One cannot remain long in Glacier National Park without noticing the varying colors of its lake waters. In fact this feature is so striking that ranger-naturalists probably are questioned more about it than about any other feature or phenomenon. To find the answer we must go again, as in so many instances, to the glaciers. As the ice moves it continually breaks rock fragments loose. Some of these are ground into powder as they move against each other and against the bedrock under the glacier. Most types of rock, especially the limestones and shales on which the Park glaciers rest, when ground fine enough yield a gray powder. All melt-water streams issuing from glaciers are cloudy or milky from their load of this finely ground “rock flour.”

Water from Grinnell Glacier is so laden with rock flour that the small lake along the edge of the ice into which the water pours is nearly white.
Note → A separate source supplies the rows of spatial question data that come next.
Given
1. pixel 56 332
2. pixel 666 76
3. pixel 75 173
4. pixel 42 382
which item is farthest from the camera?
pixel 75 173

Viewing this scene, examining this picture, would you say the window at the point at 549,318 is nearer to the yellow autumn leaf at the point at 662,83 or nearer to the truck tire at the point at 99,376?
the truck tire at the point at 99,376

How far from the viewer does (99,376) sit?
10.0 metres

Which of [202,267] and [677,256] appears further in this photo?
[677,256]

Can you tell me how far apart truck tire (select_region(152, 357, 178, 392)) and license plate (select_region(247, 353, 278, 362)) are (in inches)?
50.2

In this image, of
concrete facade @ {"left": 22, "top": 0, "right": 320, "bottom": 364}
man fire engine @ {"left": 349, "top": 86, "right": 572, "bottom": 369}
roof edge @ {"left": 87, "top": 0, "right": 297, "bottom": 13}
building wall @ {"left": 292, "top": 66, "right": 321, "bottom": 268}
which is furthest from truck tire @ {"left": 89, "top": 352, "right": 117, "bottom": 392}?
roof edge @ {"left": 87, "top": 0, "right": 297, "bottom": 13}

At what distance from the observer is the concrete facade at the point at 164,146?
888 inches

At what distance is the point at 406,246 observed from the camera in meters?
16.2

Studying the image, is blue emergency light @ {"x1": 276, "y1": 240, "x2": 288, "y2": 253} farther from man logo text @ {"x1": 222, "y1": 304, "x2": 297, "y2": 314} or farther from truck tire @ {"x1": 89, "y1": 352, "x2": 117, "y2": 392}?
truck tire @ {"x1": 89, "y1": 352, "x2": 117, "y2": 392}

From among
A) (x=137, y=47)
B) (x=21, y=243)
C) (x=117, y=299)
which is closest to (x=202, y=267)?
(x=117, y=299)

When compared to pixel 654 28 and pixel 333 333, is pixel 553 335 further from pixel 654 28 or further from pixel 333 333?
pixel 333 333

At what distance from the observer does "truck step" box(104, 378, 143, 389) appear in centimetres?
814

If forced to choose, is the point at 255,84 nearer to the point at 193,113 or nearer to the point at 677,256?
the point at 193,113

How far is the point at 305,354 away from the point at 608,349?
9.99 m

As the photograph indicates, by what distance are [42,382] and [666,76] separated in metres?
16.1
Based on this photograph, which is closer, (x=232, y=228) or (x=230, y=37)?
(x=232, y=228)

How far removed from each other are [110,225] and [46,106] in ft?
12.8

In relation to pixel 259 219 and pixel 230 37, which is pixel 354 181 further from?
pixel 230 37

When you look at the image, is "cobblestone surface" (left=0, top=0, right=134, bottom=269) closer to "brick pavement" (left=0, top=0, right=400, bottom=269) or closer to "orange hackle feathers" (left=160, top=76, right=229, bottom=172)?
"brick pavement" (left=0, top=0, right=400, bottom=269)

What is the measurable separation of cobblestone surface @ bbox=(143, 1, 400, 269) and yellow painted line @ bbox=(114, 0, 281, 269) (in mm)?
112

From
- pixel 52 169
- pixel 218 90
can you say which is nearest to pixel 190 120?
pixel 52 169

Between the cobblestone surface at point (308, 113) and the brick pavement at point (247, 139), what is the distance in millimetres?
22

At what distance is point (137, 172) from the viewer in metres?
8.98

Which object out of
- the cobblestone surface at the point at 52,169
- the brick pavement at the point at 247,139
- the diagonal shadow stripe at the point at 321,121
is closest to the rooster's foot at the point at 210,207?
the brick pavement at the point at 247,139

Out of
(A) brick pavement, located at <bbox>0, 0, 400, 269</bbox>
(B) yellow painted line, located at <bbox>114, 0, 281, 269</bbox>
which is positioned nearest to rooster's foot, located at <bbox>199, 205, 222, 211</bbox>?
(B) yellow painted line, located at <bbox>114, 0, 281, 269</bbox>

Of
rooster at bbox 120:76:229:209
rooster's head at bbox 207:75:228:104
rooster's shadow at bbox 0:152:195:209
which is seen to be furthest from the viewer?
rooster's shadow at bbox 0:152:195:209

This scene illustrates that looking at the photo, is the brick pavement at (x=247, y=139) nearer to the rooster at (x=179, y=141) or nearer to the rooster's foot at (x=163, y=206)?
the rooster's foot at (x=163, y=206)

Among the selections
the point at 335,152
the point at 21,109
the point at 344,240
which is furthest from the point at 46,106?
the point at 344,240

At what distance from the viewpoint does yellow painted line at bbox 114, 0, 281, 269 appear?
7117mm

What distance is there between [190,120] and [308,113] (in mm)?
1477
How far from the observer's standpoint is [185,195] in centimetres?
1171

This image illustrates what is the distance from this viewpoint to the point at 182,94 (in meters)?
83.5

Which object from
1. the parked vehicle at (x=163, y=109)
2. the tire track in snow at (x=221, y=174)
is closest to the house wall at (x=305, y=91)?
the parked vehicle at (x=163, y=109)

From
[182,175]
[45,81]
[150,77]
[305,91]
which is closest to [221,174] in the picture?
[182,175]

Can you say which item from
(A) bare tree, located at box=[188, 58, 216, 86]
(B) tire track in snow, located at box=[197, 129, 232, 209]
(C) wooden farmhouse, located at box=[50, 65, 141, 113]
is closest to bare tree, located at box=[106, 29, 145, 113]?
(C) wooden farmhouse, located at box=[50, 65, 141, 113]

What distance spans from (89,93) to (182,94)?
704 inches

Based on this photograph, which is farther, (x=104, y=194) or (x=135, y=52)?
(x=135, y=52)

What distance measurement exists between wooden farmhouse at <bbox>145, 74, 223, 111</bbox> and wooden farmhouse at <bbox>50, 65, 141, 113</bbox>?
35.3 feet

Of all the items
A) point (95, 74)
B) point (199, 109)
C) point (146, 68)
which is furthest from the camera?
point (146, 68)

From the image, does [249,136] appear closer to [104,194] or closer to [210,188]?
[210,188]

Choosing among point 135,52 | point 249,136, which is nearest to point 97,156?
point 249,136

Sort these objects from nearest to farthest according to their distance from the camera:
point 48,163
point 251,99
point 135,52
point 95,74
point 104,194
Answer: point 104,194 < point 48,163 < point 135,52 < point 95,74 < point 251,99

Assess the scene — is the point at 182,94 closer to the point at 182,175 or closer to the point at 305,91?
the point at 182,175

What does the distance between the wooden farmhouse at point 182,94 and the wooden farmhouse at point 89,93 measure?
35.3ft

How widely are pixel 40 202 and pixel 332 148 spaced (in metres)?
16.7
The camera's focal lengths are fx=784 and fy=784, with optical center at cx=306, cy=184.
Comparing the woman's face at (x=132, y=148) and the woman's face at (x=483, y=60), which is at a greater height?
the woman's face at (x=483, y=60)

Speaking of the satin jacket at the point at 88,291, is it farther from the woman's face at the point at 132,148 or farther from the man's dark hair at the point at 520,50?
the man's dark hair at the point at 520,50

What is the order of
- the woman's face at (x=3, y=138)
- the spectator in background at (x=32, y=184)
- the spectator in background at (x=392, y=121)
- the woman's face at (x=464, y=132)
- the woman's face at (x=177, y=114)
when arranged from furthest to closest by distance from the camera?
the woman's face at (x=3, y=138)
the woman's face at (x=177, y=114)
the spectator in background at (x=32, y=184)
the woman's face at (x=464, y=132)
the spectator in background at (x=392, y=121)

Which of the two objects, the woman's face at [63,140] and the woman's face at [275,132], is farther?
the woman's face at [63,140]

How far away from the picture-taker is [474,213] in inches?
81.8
Much of the silt is deposited in this lake, but enough is carried downstream to give Grinnell Lake a beautiful turquoise hue. Some of the very finest sediment which fails to settle in Grinnell Lake is carried a mile farther to Josephine Lake to give it a blue-green color. Even Swiftcurrent Lake, still farther downstream, does not contain clear water.

The rock flour which colors these as well as other Park lakes can also be seen in the streams. Baring Creek at Sunrift Gorge (see p. 13 in Motorist’s Guide) is milky with powdered rock from Sexton Glacier. Cataract Creek along the trail between Josephine and Grinnell Lakes is noticeably milky, extraordinarily so in mid-afternoon on very warm days. At such times melting of the glaciers is accelerated and more silt is then supplied to the streams.

Part of Sperry Glacier, in contrast to Grinnell, rests on a bright red shaly rock (known to the geologists as argillite) which yields a red-gray powder when finely ground. Hence the water in several small lakes adjacent to the glacier has a pinkish tint.

Although a large number of Park streams are fed by glaciers there are many others, particularly in the south and west sections, which have no ice as their source. On a trail trip from Sunrift Gorge to Virginia Falls, one is certain to be impressed by the extreme clarity of the water in Virginia Creek. For half a mile below the falls the trail follows this cascading torrent from one crystal pool to another. So clear is the water that we are apt to mistake for wading pools places where the water may be five or more feet deep. Snyder Creek near Lake McDonald Lodge nearly rivals Virginia Creek in clarity. The sources of these two streams obviously are not melting glaciers.

From the foregoing discussion, it is evident that glaciers constitute one of the principal controlling factors in the color of the water in Park streams and lakes. Where there are no ice masses streams are clear, and where glaciers occur the water possesses many shades varying from clear blue through turquoise to gray, and in rare cases even pink.

MORAINE NEAR GRINNELL GLACIER IS 120 FEET HIGH. THE GLACIER EXTENDED NEARLY TO TOP OF MORAINE 50 YEARS AGO. (DYSON PHOTO)

Although the former large glaciers of the Ice Age transported huge amounts of rock debris down the valleys of the Park, the moraines which they deposited are, as a rule, not conspicuous features of the landscape. The Going-to-the-Sun Road, however, crosses several accumulations of moraine in which road cuts have been made. The road traverses a number of such places along the shore of Lake McDonald. Because of the large proportions of rock flour (clay) in these accumulations, the material continually slumps, sometimes sliding onto the road surface. One of these cuts has been partly stabilized by a lattice-like framework of logs. The largest excavation in moraine along the highway is located about three miles east of Logan Pass just below the big loop where the road crosses Siyeh Creek. The surfaces of many boulders in this moraine are marked by grooves and scratches, imparted to them as they were scraped along the side of the valley by the glacier 10,000 or more years ago.

A small moraine is exposed along the exit road from the parking lot at Many Glacier Hotel. It contains a number of small red boulders, the sources of which are the red rock ledges in the mountains several miles up the Swiftcurrent Valley, plainly visible from the hotel.